Quelques jours après la fermeture des frontières terrestres entre le Bénin et le Nigeria, les effets continuent de se faire sentir, que cela soit dans la vie quotidienne de chaque habitant, comme dans les affaires publiques.

Tout échange commercial est interdit à toutes les frontières que partagent le Bénin et le Nigéria. Au poste frontalier de Sèmè-Kraké par exemple, réputé très dynamique pour toutes sortes de business et trafics, depuis le 20 août dernier plus rien ne s’opère.

Les autorités nigérianes sont mécontentes voire furieuses de voir déversés sur leur territoire des produits alimentaires interdits comme le riz, viandes et abats congelés venant de l’Asie via le Bénin.

Le Nigeria qui a mis en garde et à plusieurs reprises ses voisins en raison des diverses contrebandes à partir de ses frontières.

Pour le Nigéria, le comportement économique de ses voisins représenterait une menace pour la politique d’autosuffisance alimentaire mis en place pour son gouvernement.

En effet, disent-ils, ils sont en concurrence avec les produits asiatiques sans être à leur côté.

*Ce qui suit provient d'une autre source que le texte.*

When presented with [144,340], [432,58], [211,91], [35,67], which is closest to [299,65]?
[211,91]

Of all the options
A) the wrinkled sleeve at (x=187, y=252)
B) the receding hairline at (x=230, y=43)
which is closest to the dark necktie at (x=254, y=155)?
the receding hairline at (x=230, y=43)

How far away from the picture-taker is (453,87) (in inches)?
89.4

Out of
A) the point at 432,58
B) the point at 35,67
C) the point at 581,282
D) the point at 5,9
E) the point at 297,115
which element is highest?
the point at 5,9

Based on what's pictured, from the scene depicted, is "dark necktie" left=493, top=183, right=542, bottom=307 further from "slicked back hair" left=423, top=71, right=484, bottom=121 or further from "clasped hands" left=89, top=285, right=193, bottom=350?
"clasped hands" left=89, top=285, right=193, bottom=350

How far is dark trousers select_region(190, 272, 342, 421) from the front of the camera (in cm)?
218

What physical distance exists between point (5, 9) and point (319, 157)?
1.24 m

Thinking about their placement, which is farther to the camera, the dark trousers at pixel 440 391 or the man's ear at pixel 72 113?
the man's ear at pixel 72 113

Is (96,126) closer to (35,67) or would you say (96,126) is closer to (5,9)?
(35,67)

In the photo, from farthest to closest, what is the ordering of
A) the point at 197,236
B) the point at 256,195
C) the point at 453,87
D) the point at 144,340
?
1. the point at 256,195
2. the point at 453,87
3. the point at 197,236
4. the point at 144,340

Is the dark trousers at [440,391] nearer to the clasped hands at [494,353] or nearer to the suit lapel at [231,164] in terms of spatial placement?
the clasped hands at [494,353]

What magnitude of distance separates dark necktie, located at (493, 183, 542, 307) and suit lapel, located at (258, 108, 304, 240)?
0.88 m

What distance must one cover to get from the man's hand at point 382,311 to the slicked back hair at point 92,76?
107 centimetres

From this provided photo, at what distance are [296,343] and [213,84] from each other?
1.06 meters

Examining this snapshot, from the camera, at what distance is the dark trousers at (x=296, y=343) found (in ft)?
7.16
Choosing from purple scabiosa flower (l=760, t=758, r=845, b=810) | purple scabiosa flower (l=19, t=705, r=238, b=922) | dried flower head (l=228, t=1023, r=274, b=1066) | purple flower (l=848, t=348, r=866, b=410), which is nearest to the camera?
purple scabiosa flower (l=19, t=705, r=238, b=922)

«Aujourd’hui que nos populations rurales sont retournées dans leurs fermes agricoles pour rehausser notre production, ce qui a permis à notre pays d’économiser d’énormes sommes d’argent qui auraient autrement été dépensées pour importer du riz en utilisant nos rares réserves étrangères, nous ne pouvons pas permettre la contrebande de ces produits agricoles dans des proportions aussi alarmantes», a déclaré Muhammadu Buhari.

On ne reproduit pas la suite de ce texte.